MIT announces yield %
Nearly the same as last year
Around 64 percent of prospective freshmen chose to accept their offers of admissions to MIT, roughly the same fraction as did last year, according to Dean of Admissions Stuart Schmill ’86.
This percentage, known as the “yield rate” in college admissions lingo, also stayed roughly constant at many of the schools with which MIT competes for freshmen: Harvard’s remained at 76 percent, Yale’s dropped to 67 from 69 percent last year, and Stanford’s rose to 73 percent from 71 percent last year.
In total, 1,070 students will enroll, which is the same number as last year and the number the admissions office had set as its target. In terms of race, gender, and schooling, the enrolled class is also very similar to the class of 2013.
In all, MIT admitted 1,676 students, including 65 students off the wait list. The overall admission rate was 10.1 percent, which includes 590 early action admits.
Sixteen percent of enrolled students are part of the first generation in their families to attend college. Forty-four percent are valedictorians, and 93 percent graduated in the top 5 percent of their high school class.
MIT continued to partner with QuestBridge, a non-profit that recruits low-income students to apply to top-tier schools, for the second year. This year, MIT accepted 87 of 903 students to apply through QuestBridge, and 49 of them have enrolled. Last year, only 800 students applied through QuestBridge.
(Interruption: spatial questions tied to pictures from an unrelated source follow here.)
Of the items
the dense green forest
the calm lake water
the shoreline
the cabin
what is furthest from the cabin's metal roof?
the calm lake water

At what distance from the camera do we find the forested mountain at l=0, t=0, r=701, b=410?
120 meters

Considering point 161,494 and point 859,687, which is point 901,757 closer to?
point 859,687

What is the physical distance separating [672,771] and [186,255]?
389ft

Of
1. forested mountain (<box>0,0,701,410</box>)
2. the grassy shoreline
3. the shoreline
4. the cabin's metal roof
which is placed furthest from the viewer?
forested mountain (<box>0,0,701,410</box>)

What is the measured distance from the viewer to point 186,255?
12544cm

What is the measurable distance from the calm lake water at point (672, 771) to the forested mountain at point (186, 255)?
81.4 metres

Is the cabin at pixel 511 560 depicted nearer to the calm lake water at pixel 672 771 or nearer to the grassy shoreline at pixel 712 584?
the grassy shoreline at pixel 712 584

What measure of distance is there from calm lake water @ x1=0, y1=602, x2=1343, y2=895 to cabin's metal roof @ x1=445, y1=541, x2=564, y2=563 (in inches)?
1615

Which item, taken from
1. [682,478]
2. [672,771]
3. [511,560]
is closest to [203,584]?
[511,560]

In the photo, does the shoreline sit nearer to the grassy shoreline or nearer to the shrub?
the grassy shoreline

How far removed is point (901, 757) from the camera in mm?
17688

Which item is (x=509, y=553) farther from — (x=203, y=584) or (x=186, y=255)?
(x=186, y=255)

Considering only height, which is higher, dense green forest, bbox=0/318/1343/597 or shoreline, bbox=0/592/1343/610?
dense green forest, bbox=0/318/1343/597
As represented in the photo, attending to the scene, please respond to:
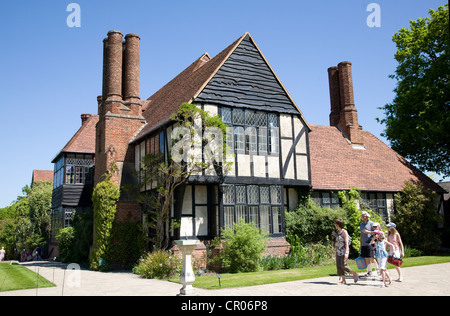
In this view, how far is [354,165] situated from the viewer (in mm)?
21062

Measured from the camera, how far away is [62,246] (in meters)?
21.8

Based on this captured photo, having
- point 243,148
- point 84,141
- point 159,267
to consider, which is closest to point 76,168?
point 84,141

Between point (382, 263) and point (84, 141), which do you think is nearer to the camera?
point (382, 263)

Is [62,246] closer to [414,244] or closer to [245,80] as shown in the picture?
[245,80]

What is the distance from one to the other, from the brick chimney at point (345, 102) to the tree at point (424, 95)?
4.40 m

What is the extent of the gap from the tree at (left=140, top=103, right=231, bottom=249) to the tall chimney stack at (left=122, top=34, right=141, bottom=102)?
581cm

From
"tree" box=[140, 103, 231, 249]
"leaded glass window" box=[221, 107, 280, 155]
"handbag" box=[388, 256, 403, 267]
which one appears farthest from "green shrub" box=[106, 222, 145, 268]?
"handbag" box=[388, 256, 403, 267]

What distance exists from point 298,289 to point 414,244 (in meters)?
12.9

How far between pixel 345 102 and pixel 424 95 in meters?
5.17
While the admissions office has not yet conducted a survey of the academic interests in the enrolled class, Schmill noted an increase in the number of applicants interested in studying subjects related to energy and the environment. “This is a trend we’ve seen in the last few years, my presumption is that this is an area of increased interest on the part of young people generally, and specifically the MIT Energy Initiative has attracted students as well,” Schmill wrote in an e-mail.